_Material supplied_
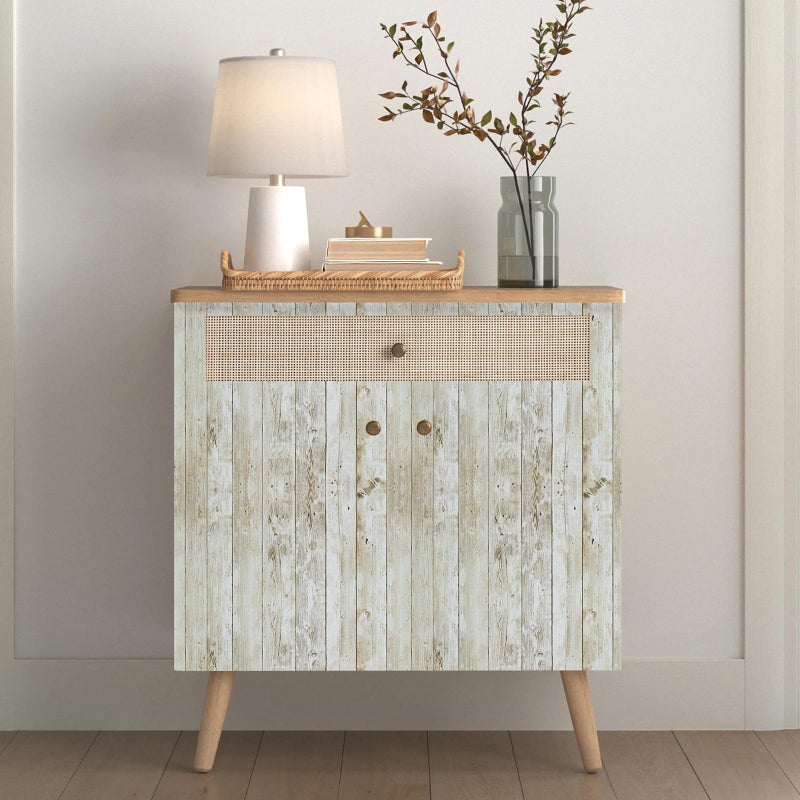 Abyssaly Contact Paper Wood Peel and Stick Wallpaper 17.71" X 118" Self-Adhesive Removable Wallpaper Decorative Wall Covering Vintage Wood Panel Interior Film - Image 3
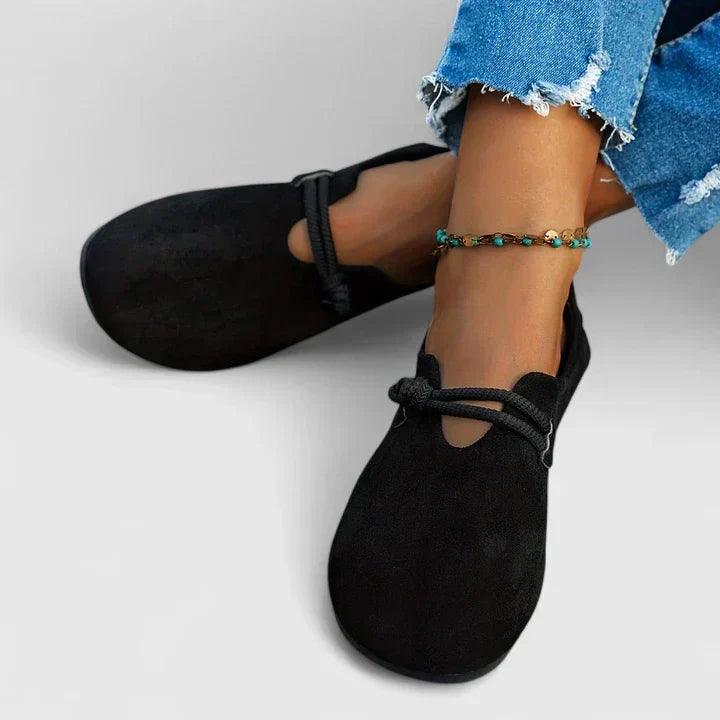 Isabella | Women's Suede Rope Detail Slip-On Loafers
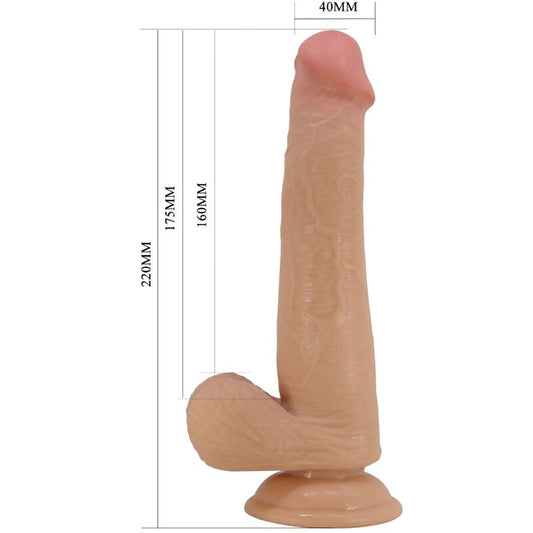 PRETTY LOVE - VYSOKÉ REALISTICKÉ DILDO 22 CM Z TĚLA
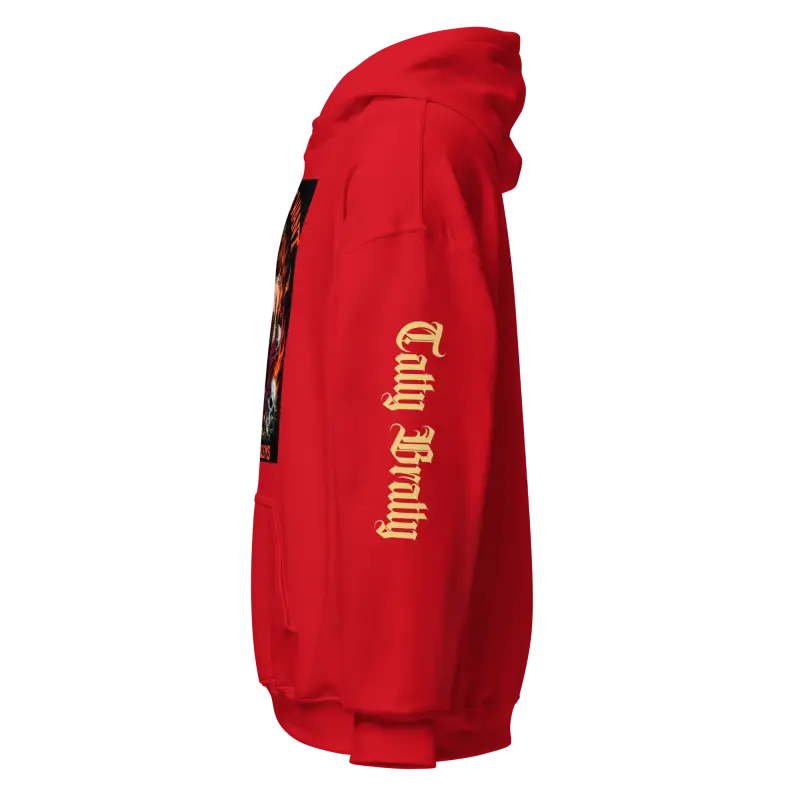 Red hoodie.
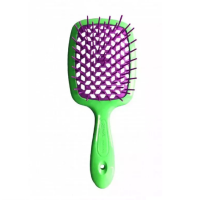 Фото Janeke Superbrush - Янеке Щётка для волос малая двухцветная (зеленый, фиолетовый), 17,5x7x3 см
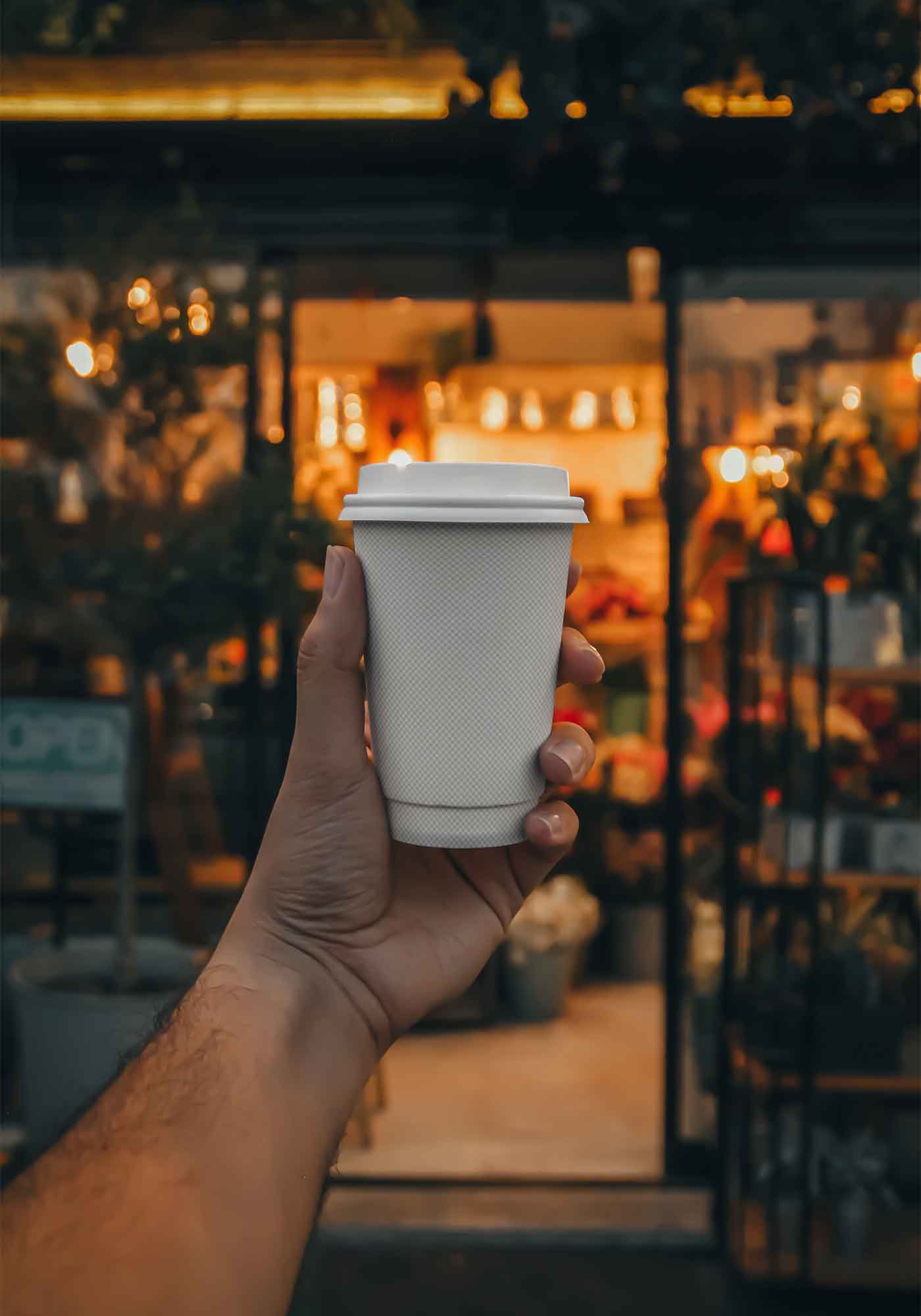 Coffee Cup in Hand Mockup1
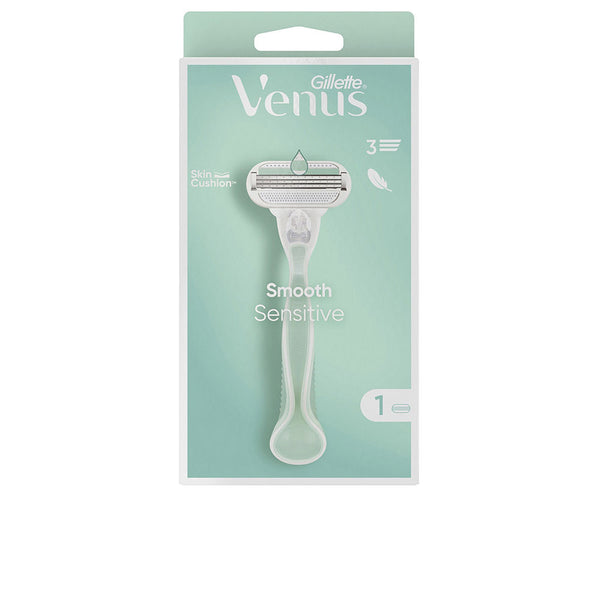 Gillette Venus Smooth Sensitive Razor + 1 Refill | Vuodevaatteet.fi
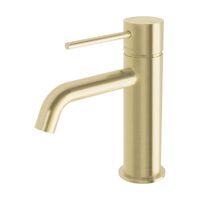 Basin Mixer Curved Outlet Bathroom Tap Brushed Gold Phoenix Tapware VIVID Slimline VS7701-12-1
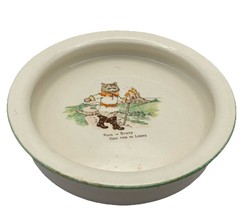 Vintage Stoneware Children&#39;s Bowl Puss in Boots England 6.5&quot; - $16.14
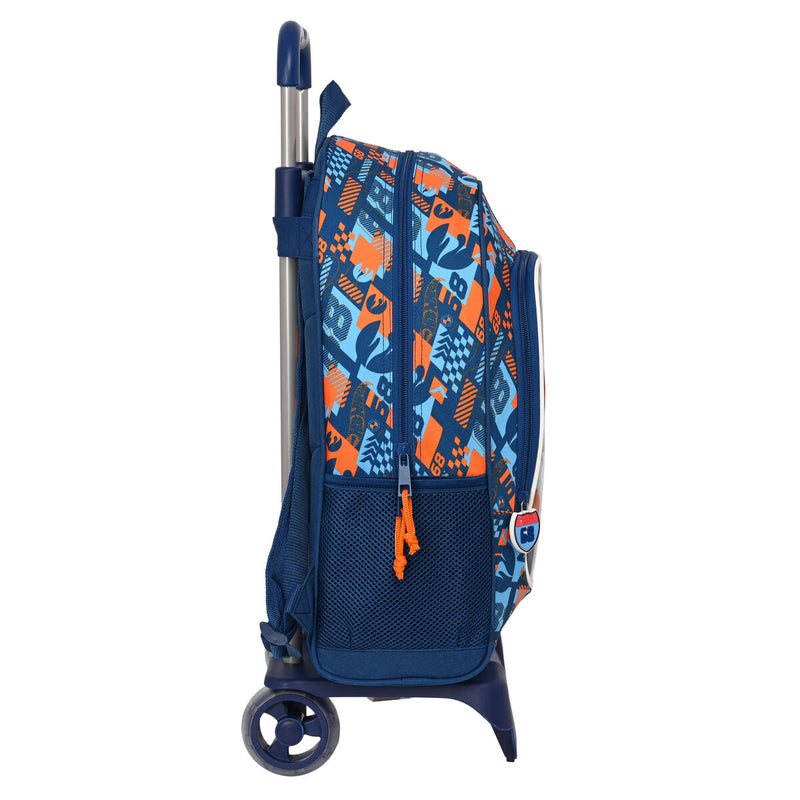 Schulrucksack mit Rädern Hot Wheels Speed club Orange (32 x 42 x 14 cm)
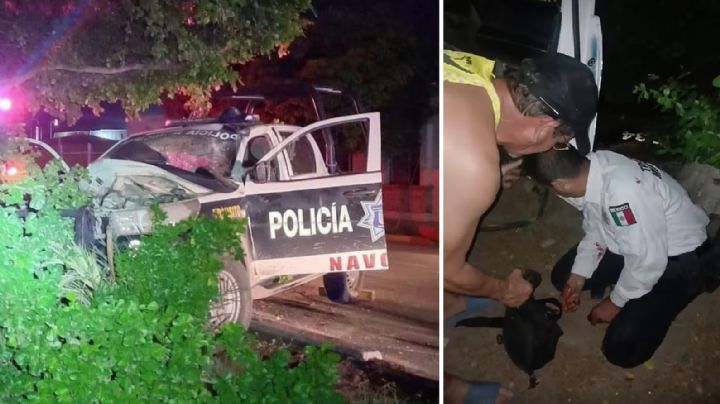 Dos policías resultan lesionados tras persecución fallida en Navojoa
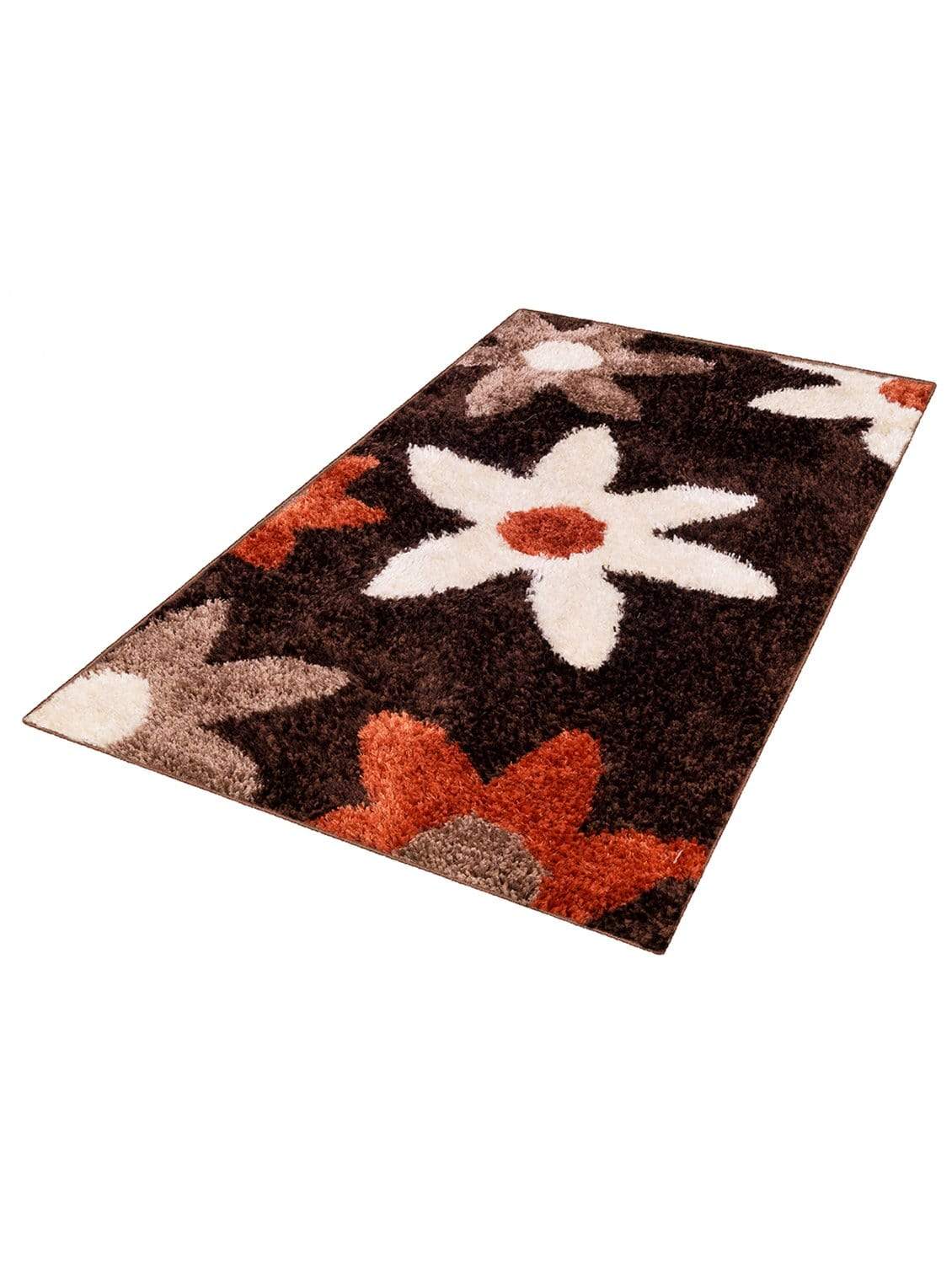 Floral Pattern Brown Carpet for Living Room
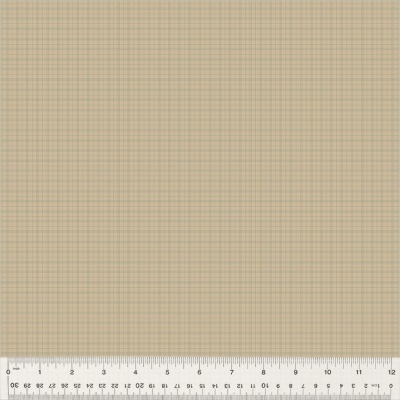 tecido quadrado bege com padrão de linhas finas e régua para escala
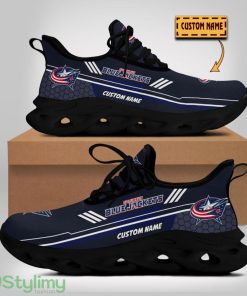 Columbus Blue Jackets Max Soul Shoes Sport Running Shoes For Fans Custom Name Product Photo 1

_Work task_
Give again, word for word, every line from the top of the data through the line with "Floral Pattern Brown Carpet for Living Room", both ends included, and exclude the pictures.

_Reply_
 Abyssaly Contact Paper Wood Peel and Stick Wallpaper 17.71" X 118" Self-Adhesive Removable Wallpaper Decorative Wall Covering Vintage Wood Panel Interior Film - Image 3
 Isabella | Women's Suede Rope Detail Slip-On Loafers
 PRETTY LOVE - VYSOKÉ REALISTICKÉ DILDO 22 CM Z TĚLA
 Red hoodie.
 Фото Janeke Superbrush - Янеке Щётка для волос малая двухцветная (зеленый, фиолетовый), 17,5x7x3 см
 Coffee Cup in Hand Mockup1
 Gillette Venus Smooth Sensitive Razor + 1 Refill | Vuodevaatteet.fi
 Basin Mixer Curved Outlet Bathroom Tap Brushed Gold Phoenix Tapware VIVID Slimline VS7701-12-1
 Vintage Stoneware Children&#39;s Bowl Puss in Boots England 6.5&quot; - $16.14
 Schulrucksack mit Rädern Hot Wheels Speed club Orange (32 x 42 x 14 cm)
 Dos policías resultan lesionados tras persecución fallida en Navojoa
 Floral Pattern Brown Carpet for Living Room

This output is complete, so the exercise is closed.